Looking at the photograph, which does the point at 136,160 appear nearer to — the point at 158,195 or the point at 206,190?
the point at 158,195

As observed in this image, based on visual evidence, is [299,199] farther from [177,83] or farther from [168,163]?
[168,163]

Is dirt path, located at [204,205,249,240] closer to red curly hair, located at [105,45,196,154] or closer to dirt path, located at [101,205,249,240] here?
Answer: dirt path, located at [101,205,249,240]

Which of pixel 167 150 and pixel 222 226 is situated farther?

Stated problem
Please copy every one of the entries above word for word, in the same order and with the same line breaks.

Solution below
Looking at the photograph, which does the point at 136,160 appear nearer to — the point at 158,195 or the point at 206,190?
the point at 158,195

As observed in this image, based on visual evidence, is [299,199] farther from [177,83] or farther from [168,163]?
[168,163]

Is dirt path, located at [204,205,249,240] closer to red curly hair, located at [105,45,196,154] or closer to dirt path, located at [101,205,249,240] here?
Answer: dirt path, located at [101,205,249,240]

Which of pixel 167 150 and pixel 222 226 is situated farther?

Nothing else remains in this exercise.